> **AIM OF THE TASK**
Where a line looks odd, keep it as it is and transcribe all the material.

> **DATA FOR ANALYSIS**
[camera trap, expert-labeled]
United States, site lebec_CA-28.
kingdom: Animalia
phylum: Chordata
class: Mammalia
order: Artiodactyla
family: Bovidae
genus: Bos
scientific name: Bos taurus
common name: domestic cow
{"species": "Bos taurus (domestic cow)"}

> **WRITTEN RESPONSE**
[camera trap, expert-labeled]
United States, site lebec_CA-28.
kingdom: Animalia
phylum: Chordata
class: Mammalia
order: Artiodactyla
family: Bovidae
genus: Bos
scientific name: Bos taurus
common name: domestic cow
{"species": "Bos taurus (domestic cow)"}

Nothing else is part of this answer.